Now for the template. Make it according to detail ‘a’ below. You’ll be using a 3⁄8" core box bit, so if you have don’t have one with a bearing, be sure to account for the bushing you’ll use when making the template. Once the template’s finished, tape it onto the tray piece. Rout the remaining material out with the core box bit.
For the mounting block, use the same set up at the drill press as before with a fence and stop to keep the holes for the hex bolts aligned. To wrap up these parts, round off their corners (main illustration and detail ‘a’). After sanding and gluing up the pieces. the dice and card holder will be ready for finish.
Cards, Dice, & A Cup
The final accessory is nearly the same as the previous one, but with one vital addition: a place to rest your drink. The pieces of course will be a little larger, but otherwise the steps are the same: cut the rabbet and the slot for the cards, then use a hardboard template to help you rout the tray. You can even drill the holes in the mounting block, but don’t round off the corners quite yet.
To make the cup recess, I used a straight bit and a guide bushing with a plunge router and hardboard template. I sized the template according to detail ‘b’ below (accounting for the bushing I’d use). After taping it on, I used the template to guide me while I routed the outside of the recess. I then routed the waste from the middle freehand, with the template supporting the router base.
Once that was done, I rounded the corners, sanded the pieces down, and glued them up. After drying, I finished them as well.
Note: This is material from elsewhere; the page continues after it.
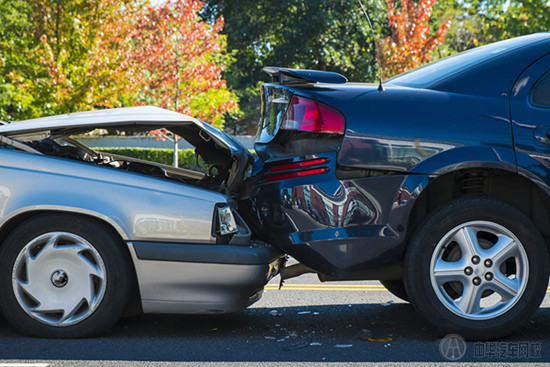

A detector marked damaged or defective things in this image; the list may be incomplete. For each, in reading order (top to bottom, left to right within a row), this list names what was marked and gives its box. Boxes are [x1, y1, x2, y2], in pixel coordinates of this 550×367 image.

broken taillight [282, 95, 348, 134]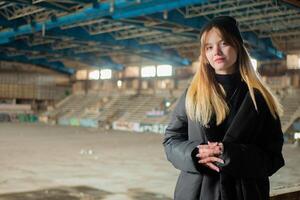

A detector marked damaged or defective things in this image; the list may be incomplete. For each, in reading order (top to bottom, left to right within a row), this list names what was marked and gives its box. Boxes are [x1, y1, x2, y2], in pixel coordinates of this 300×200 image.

cracked concrete floor [0, 122, 298, 199]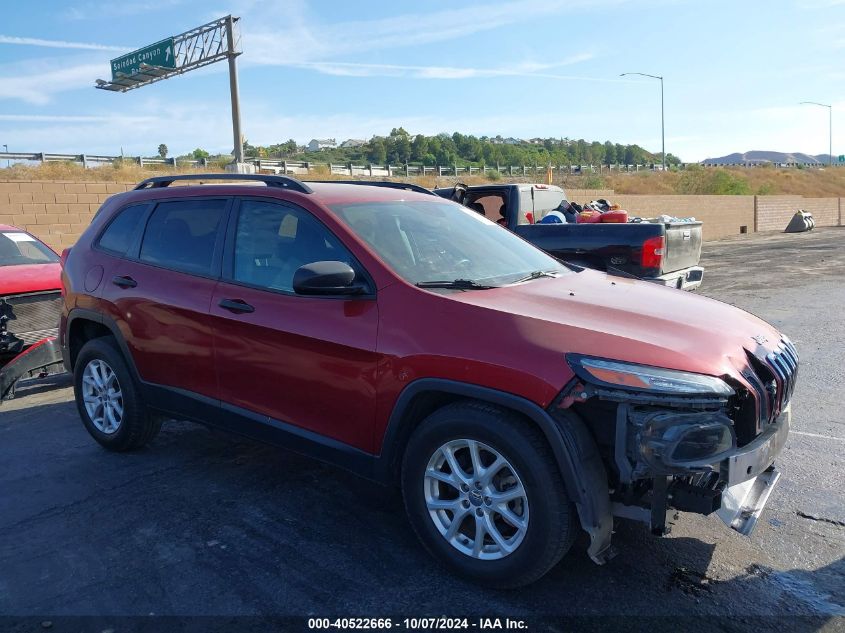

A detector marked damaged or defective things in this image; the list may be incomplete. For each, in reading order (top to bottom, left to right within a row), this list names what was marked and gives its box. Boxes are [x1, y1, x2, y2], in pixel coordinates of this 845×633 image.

You can make a set of these to suit whoever you play with most or make a few to keep on hand for whoever happens by. You could even use these as a jumping-off point for your own ideas — as long as you have a mounting block with the right hardware, it’ll work with the game table.
While tight-fitting leaves make for a great looking table, they’re not the easiest to remove. The last accessory for the game table is the leaf key you see above. This is a great use for any leftover scrap wood. After sizing the piece, Head to the router table to round over the end of the piece (main illustration and detail ‘a’). After rounding both sides of the end, head to the band saw. Make a relief cut right behind the rounded end, then meet it with a long, tapering cut from the opposite side.